Tardé un buen cuarto de hora en llevar a mi hombre al extremo del placer, él se dejaba hacer con deleite, gritaba, decía cosas, me pedía que no parara de mamar, que lo gozara todo, completo. Eso hice. Me lo disfruté completo. Casi al momento de lo que yo creí sería su estallido final, el camionero levantó mi cabeza, me agarró  por la cintura y me besó con rudeza, restregándose contra mi cuerpo.  Sin darme cuenta me dejó sin pantalón y me volteó, obligándome a ponerme en cuatro patas sobre la hierba.  Entonces me lo clavó. Literalmente, me clavó. Me hizo ver el diablo por un minuto, me causó un fuerte dolor, un dolor fascinante;  dio unos cuantos bombazos, diciéndome que gritara a mis anchas, que nadie iba a oírme; yo gritaba y gritaba, mezcla de placer y dolor divino.
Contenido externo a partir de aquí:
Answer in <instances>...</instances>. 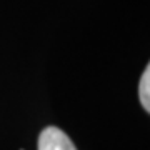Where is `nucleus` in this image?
<instances>
[{
    "label": "nucleus",
    "mask_w": 150,
    "mask_h": 150,
    "mask_svg": "<svg viewBox=\"0 0 150 150\" xmlns=\"http://www.w3.org/2000/svg\"><path fill=\"white\" fill-rule=\"evenodd\" d=\"M37 150H77L70 137L59 127H45L38 135Z\"/></svg>",
    "instance_id": "nucleus-1"
},
{
    "label": "nucleus",
    "mask_w": 150,
    "mask_h": 150,
    "mask_svg": "<svg viewBox=\"0 0 150 150\" xmlns=\"http://www.w3.org/2000/svg\"><path fill=\"white\" fill-rule=\"evenodd\" d=\"M139 98L145 112H150V67H145V72L140 77L139 83Z\"/></svg>",
    "instance_id": "nucleus-2"
}]
</instances>
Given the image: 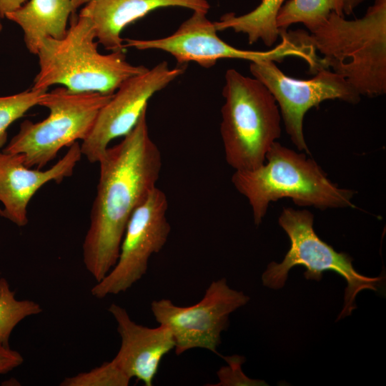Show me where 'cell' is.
Masks as SVG:
<instances>
[{
	"label": "cell",
	"mask_w": 386,
	"mask_h": 386,
	"mask_svg": "<svg viewBox=\"0 0 386 386\" xmlns=\"http://www.w3.org/2000/svg\"><path fill=\"white\" fill-rule=\"evenodd\" d=\"M147 111L98 162L96 194L82 244L84 264L96 282L115 265L130 217L159 178L162 154L149 135Z\"/></svg>",
	"instance_id": "cell-1"
},
{
	"label": "cell",
	"mask_w": 386,
	"mask_h": 386,
	"mask_svg": "<svg viewBox=\"0 0 386 386\" xmlns=\"http://www.w3.org/2000/svg\"><path fill=\"white\" fill-rule=\"evenodd\" d=\"M232 183L248 200L257 226L269 204L282 198L321 210L355 207L353 190L339 187L314 159L277 142L270 147L262 165L251 170L234 171Z\"/></svg>",
	"instance_id": "cell-2"
},
{
	"label": "cell",
	"mask_w": 386,
	"mask_h": 386,
	"mask_svg": "<svg viewBox=\"0 0 386 386\" xmlns=\"http://www.w3.org/2000/svg\"><path fill=\"white\" fill-rule=\"evenodd\" d=\"M95 39L91 21L71 14L62 39L42 40L36 54L39 71L31 88L47 91L60 84L72 92L113 94L124 81L148 69L129 63L125 51L99 53Z\"/></svg>",
	"instance_id": "cell-3"
},
{
	"label": "cell",
	"mask_w": 386,
	"mask_h": 386,
	"mask_svg": "<svg viewBox=\"0 0 386 386\" xmlns=\"http://www.w3.org/2000/svg\"><path fill=\"white\" fill-rule=\"evenodd\" d=\"M325 69L343 77L360 96L386 93V0H375L361 18L332 11L308 35Z\"/></svg>",
	"instance_id": "cell-4"
},
{
	"label": "cell",
	"mask_w": 386,
	"mask_h": 386,
	"mask_svg": "<svg viewBox=\"0 0 386 386\" xmlns=\"http://www.w3.org/2000/svg\"><path fill=\"white\" fill-rule=\"evenodd\" d=\"M222 96L219 130L225 160L234 171L256 169L281 136L278 105L262 82L234 69L225 72Z\"/></svg>",
	"instance_id": "cell-5"
},
{
	"label": "cell",
	"mask_w": 386,
	"mask_h": 386,
	"mask_svg": "<svg viewBox=\"0 0 386 386\" xmlns=\"http://www.w3.org/2000/svg\"><path fill=\"white\" fill-rule=\"evenodd\" d=\"M112 95L72 92L64 86L47 91L39 106L48 109V117L36 123L24 120L2 150L19 154L26 167L41 169L62 148L86 137L99 111Z\"/></svg>",
	"instance_id": "cell-6"
},
{
	"label": "cell",
	"mask_w": 386,
	"mask_h": 386,
	"mask_svg": "<svg viewBox=\"0 0 386 386\" xmlns=\"http://www.w3.org/2000/svg\"><path fill=\"white\" fill-rule=\"evenodd\" d=\"M314 215L307 209L284 208L279 224L288 235L290 248L280 263L271 262L262 275V283L271 289L282 288L289 271L295 266H303L307 279L320 281L325 271H333L347 282L344 305L337 320L350 315L356 308L357 295L364 290L377 291L381 277H370L360 274L352 265V258L337 252L322 241L313 229Z\"/></svg>",
	"instance_id": "cell-7"
},
{
	"label": "cell",
	"mask_w": 386,
	"mask_h": 386,
	"mask_svg": "<svg viewBox=\"0 0 386 386\" xmlns=\"http://www.w3.org/2000/svg\"><path fill=\"white\" fill-rule=\"evenodd\" d=\"M206 15L205 12L193 11L171 35L154 39H124V47L162 50L174 56L179 65L194 61L204 68L214 66L222 59L280 62L288 56L305 61L311 58L309 46L290 31L281 32V42L268 51L235 48L219 37L214 22Z\"/></svg>",
	"instance_id": "cell-8"
},
{
	"label": "cell",
	"mask_w": 386,
	"mask_h": 386,
	"mask_svg": "<svg viewBox=\"0 0 386 386\" xmlns=\"http://www.w3.org/2000/svg\"><path fill=\"white\" fill-rule=\"evenodd\" d=\"M249 300L247 295L232 289L222 278L212 281L202 300L193 305L180 307L169 299H161L152 302L151 310L159 325L170 330L177 355L196 348L218 355L221 334L228 327L230 314Z\"/></svg>",
	"instance_id": "cell-9"
},
{
	"label": "cell",
	"mask_w": 386,
	"mask_h": 386,
	"mask_svg": "<svg viewBox=\"0 0 386 386\" xmlns=\"http://www.w3.org/2000/svg\"><path fill=\"white\" fill-rule=\"evenodd\" d=\"M249 70L253 77L270 91L279 109L285 131L299 151L310 154L303 132L305 114L327 100L357 104L359 93L341 76L330 69L317 71L310 79L289 76L274 61H252Z\"/></svg>",
	"instance_id": "cell-10"
},
{
	"label": "cell",
	"mask_w": 386,
	"mask_h": 386,
	"mask_svg": "<svg viewBox=\"0 0 386 386\" xmlns=\"http://www.w3.org/2000/svg\"><path fill=\"white\" fill-rule=\"evenodd\" d=\"M165 193L155 187L130 217L117 261L109 272L91 289L102 299L125 292L147 272L150 257L161 251L171 232Z\"/></svg>",
	"instance_id": "cell-11"
},
{
	"label": "cell",
	"mask_w": 386,
	"mask_h": 386,
	"mask_svg": "<svg viewBox=\"0 0 386 386\" xmlns=\"http://www.w3.org/2000/svg\"><path fill=\"white\" fill-rule=\"evenodd\" d=\"M186 64L169 68L165 61L124 81L99 111L80 145L91 163L99 162L112 140L124 137L134 127L151 97L181 76Z\"/></svg>",
	"instance_id": "cell-12"
},
{
	"label": "cell",
	"mask_w": 386,
	"mask_h": 386,
	"mask_svg": "<svg viewBox=\"0 0 386 386\" xmlns=\"http://www.w3.org/2000/svg\"><path fill=\"white\" fill-rule=\"evenodd\" d=\"M81 156L76 142L56 163L41 170L26 167L21 154L4 152L0 147V202L4 205L0 215L18 227L26 226L27 207L33 196L45 184L60 183L71 177Z\"/></svg>",
	"instance_id": "cell-13"
},
{
	"label": "cell",
	"mask_w": 386,
	"mask_h": 386,
	"mask_svg": "<svg viewBox=\"0 0 386 386\" xmlns=\"http://www.w3.org/2000/svg\"><path fill=\"white\" fill-rule=\"evenodd\" d=\"M108 311L121 337L119 350L112 360L129 378L152 386L162 358L174 349L170 330L163 325L152 328L137 324L124 308L115 303Z\"/></svg>",
	"instance_id": "cell-14"
},
{
	"label": "cell",
	"mask_w": 386,
	"mask_h": 386,
	"mask_svg": "<svg viewBox=\"0 0 386 386\" xmlns=\"http://www.w3.org/2000/svg\"><path fill=\"white\" fill-rule=\"evenodd\" d=\"M179 6L207 14V0H89L79 14L92 23L96 38L105 49L125 51L122 30L159 8Z\"/></svg>",
	"instance_id": "cell-15"
},
{
	"label": "cell",
	"mask_w": 386,
	"mask_h": 386,
	"mask_svg": "<svg viewBox=\"0 0 386 386\" xmlns=\"http://www.w3.org/2000/svg\"><path fill=\"white\" fill-rule=\"evenodd\" d=\"M75 13L71 0H29L5 17L21 28L27 49L36 55L43 39L66 35L69 19Z\"/></svg>",
	"instance_id": "cell-16"
},
{
	"label": "cell",
	"mask_w": 386,
	"mask_h": 386,
	"mask_svg": "<svg viewBox=\"0 0 386 386\" xmlns=\"http://www.w3.org/2000/svg\"><path fill=\"white\" fill-rule=\"evenodd\" d=\"M286 0H261L251 11L237 16L234 13L222 15L214 21L217 31L227 29L242 33L247 36L249 44L261 41L267 46H272L279 36L276 25L278 12Z\"/></svg>",
	"instance_id": "cell-17"
},
{
	"label": "cell",
	"mask_w": 386,
	"mask_h": 386,
	"mask_svg": "<svg viewBox=\"0 0 386 386\" xmlns=\"http://www.w3.org/2000/svg\"><path fill=\"white\" fill-rule=\"evenodd\" d=\"M336 10V0H287L278 12L276 25L280 32L301 23L312 32Z\"/></svg>",
	"instance_id": "cell-18"
},
{
	"label": "cell",
	"mask_w": 386,
	"mask_h": 386,
	"mask_svg": "<svg viewBox=\"0 0 386 386\" xmlns=\"http://www.w3.org/2000/svg\"><path fill=\"white\" fill-rule=\"evenodd\" d=\"M42 312L34 301L18 300L8 281L0 278V343L9 346L10 335L14 327L24 318Z\"/></svg>",
	"instance_id": "cell-19"
},
{
	"label": "cell",
	"mask_w": 386,
	"mask_h": 386,
	"mask_svg": "<svg viewBox=\"0 0 386 386\" xmlns=\"http://www.w3.org/2000/svg\"><path fill=\"white\" fill-rule=\"evenodd\" d=\"M46 90L32 88L22 92L6 96H0V147L7 140V129L27 111L39 105Z\"/></svg>",
	"instance_id": "cell-20"
},
{
	"label": "cell",
	"mask_w": 386,
	"mask_h": 386,
	"mask_svg": "<svg viewBox=\"0 0 386 386\" xmlns=\"http://www.w3.org/2000/svg\"><path fill=\"white\" fill-rule=\"evenodd\" d=\"M129 378L112 360L92 370L65 377L61 386H127Z\"/></svg>",
	"instance_id": "cell-21"
},
{
	"label": "cell",
	"mask_w": 386,
	"mask_h": 386,
	"mask_svg": "<svg viewBox=\"0 0 386 386\" xmlns=\"http://www.w3.org/2000/svg\"><path fill=\"white\" fill-rule=\"evenodd\" d=\"M227 363V366L222 367L217 372L219 378L217 384L209 385L214 386L232 385H263L261 380H252L247 377L241 369L244 358L239 355L221 356Z\"/></svg>",
	"instance_id": "cell-22"
},
{
	"label": "cell",
	"mask_w": 386,
	"mask_h": 386,
	"mask_svg": "<svg viewBox=\"0 0 386 386\" xmlns=\"http://www.w3.org/2000/svg\"><path fill=\"white\" fill-rule=\"evenodd\" d=\"M23 362L24 358L19 352L0 343V375L10 372Z\"/></svg>",
	"instance_id": "cell-23"
},
{
	"label": "cell",
	"mask_w": 386,
	"mask_h": 386,
	"mask_svg": "<svg viewBox=\"0 0 386 386\" xmlns=\"http://www.w3.org/2000/svg\"><path fill=\"white\" fill-rule=\"evenodd\" d=\"M337 10L336 13L339 15L345 16L351 15L355 9L361 4L365 0H336Z\"/></svg>",
	"instance_id": "cell-24"
},
{
	"label": "cell",
	"mask_w": 386,
	"mask_h": 386,
	"mask_svg": "<svg viewBox=\"0 0 386 386\" xmlns=\"http://www.w3.org/2000/svg\"><path fill=\"white\" fill-rule=\"evenodd\" d=\"M27 0H0V15L2 18L17 9Z\"/></svg>",
	"instance_id": "cell-25"
},
{
	"label": "cell",
	"mask_w": 386,
	"mask_h": 386,
	"mask_svg": "<svg viewBox=\"0 0 386 386\" xmlns=\"http://www.w3.org/2000/svg\"><path fill=\"white\" fill-rule=\"evenodd\" d=\"M89 0H71L74 12L81 6L86 4Z\"/></svg>",
	"instance_id": "cell-26"
},
{
	"label": "cell",
	"mask_w": 386,
	"mask_h": 386,
	"mask_svg": "<svg viewBox=\"0 0 386 386\" xmlns=\"http://www.w3.org/2000/svg\"><path fill=\"white\" fill-rule=\"evenodd\" d=\"M1 18H2V17H1V15H0V32L1 31L2 28H3L2 24H1Z\"/></svg>",
	"instance_id": "cell-27"
},
{
	"label": "cell",
	"mask_w": 386,
	"mask_h": 386,
	"mask_svg": "<svg viewBox=\"0 0 386 386\" xmlns=\"http://www.w3.org/2000/svg\"><path fill=\"white\" fill-rule=\"evenodd\" d=\"M1 209L0 208V214H1Z\"/></svg>",
	"instance_id": "cell-28"
}]
</instances>
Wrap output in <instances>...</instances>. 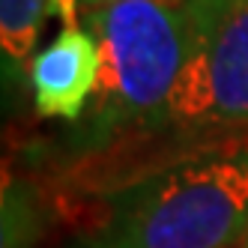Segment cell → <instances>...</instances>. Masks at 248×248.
I'll use <instances>...</instances> for the list:
<instances>
[{"label": "cell", "mask_w": 248, "mask_h": 248, "mask_svg": "<svg viewBox=\"0 0 248 248\" xmlns=\"http://www.w3.org/2000/svg\"><path fill=\"white\" fill-rule=\"evenodd\" d=\"M248 233V138L188 147L102 194L87 248H233Z\"/></svg>", "instance_id": "1"}, {"label": "cell", "mask_w": 248, "mask_h": 248, "mask_svg": "<svg viewBox=\"0 0 248 248\" xmlns=\"http://www.w3.org/2000/svg\"><path fill=\"white\" fill-rule=\"evenodd\" d=\"M87 27L102 57L90 135L111 138L114 132L168 123L173 87L188 57L186 6L117 0L96 6Z\"/></svg>", "instance_id": "2"}, {"label": "cell", "mask_w": 248, "mask_h": 248, "mask_svg": "<svg viewBox=\"0 0 248 248\" xmlns=\"http://www.w3.org/2000/svg\"><path fill=\"white\" fill-rule=\"evenodd\" d=\"M168 123L194 147L248 138V0H230L209 27L188 33Z\"/></svg>", "instance_id": "3"}, {"label": "cell", "mask_w": 248, "mask_h": 248, "mask_svg": "<svg viewBox=\"0 0 248 248\" xmlns=\"http://www.w3.org/2000/svg\"><path fill=\"white\" fill-rule=\"evenodd\" d=\"M99 42L84 27H63L60 36L33 54L27 78L33 105L42 117L75 123L87 111L99 84Z\"/></svg>", "instance_id": "4"}, {"label": "cell", "mask_w": 248, "mask_h": 248, "mask_svg": "<svg viewBox=\"0 0 248 248\" xmlns=\"http://www.w3.org/2000/svg\"><path fill=\"white\" fill-rule=\"evenodd\" d=\"M45 15L48 0H0V45L6 63L18 69L33 60Z\"/></svg>", "instance_id": "5"}, {"label": "cell", "mask_w": 248, "mask_h": 248, "mask_svg": "<svg viewBox=\"0 0 248 248\" xmlns=\"http://www.w3.org/2000/svg\"><path fill=\"white\" fill-rule=\"evenodd\" d=\"M186 18H188V33L209 27L218 15L230 6V0H186Z\"/></svg>", "instance_id": "6"}, {"label": "cell", "mask_w": 248, "mask_h": 248, "mask_svg": "<svg viewBox=\"0 0 248 248\" xmlns=\"http://www.w3.org/2000/svg\"><path fill=\"white\" fill-rule=\"evenodd\" d=\"M84 3H90V6H105V3H117V0H84Z\"/></svg>", "instance_id": "7"}, {"label": "cell", "mask_w": 248, "mask_h": 248, "mask_svg": "<svg viewBox=\"0 0 248 248\" xmlns=\"http://www.w3.org/2000/svg\"><path fill=\"white\" fill-rule=\"evenodd\" d=\"M239 248H248V233L242 236V242H239Z\"/></svg>", "instance_id": "8"}, {"label": "cell", "mask_w": 248, "mask_h": 248, "mask_svg": "<svg viewBox=\"0 0 248 248\" xmlns=\"http://www.w3.org/2000/svg\"><path fill=\"white\" fill-rule=\"evenodd\" d=\"M168 3H170V0H168Z\"/></svg>", "instance_id": "9"}]
</instances>
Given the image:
Me lo metía durísimo, me daba y me daba, me abría las piernas, me clavaba una vez y otra y otra y me agarraba de la cintura para obligarme a mover el culo atrapado por ese enorme pedazo de carne hirviente y durísimo que me taladraba por dentro.  De pronto, pensé que quería descansar, intentó sacarlo un poco, tomó aire y lo enterró de nuevo, de un solo golpe, con una exclamación de placer que nunca he olvidado. Se derrumbó sobre mí. Tapándome por completo, mojándome con su sudor, por un par de minutos, hasta que recuperó fuerzas para sacármelo  con cuidado. Me dijo que no cerrara las piernas, me volteó boca arriba y con su camiseta secó un poco de mi sudor, besándome.  Luego, me  hizo un pequeño masaje con sus dedos en mi culito herido por ese monumental machete y se vistió, ayudándome a hacer lo mismo.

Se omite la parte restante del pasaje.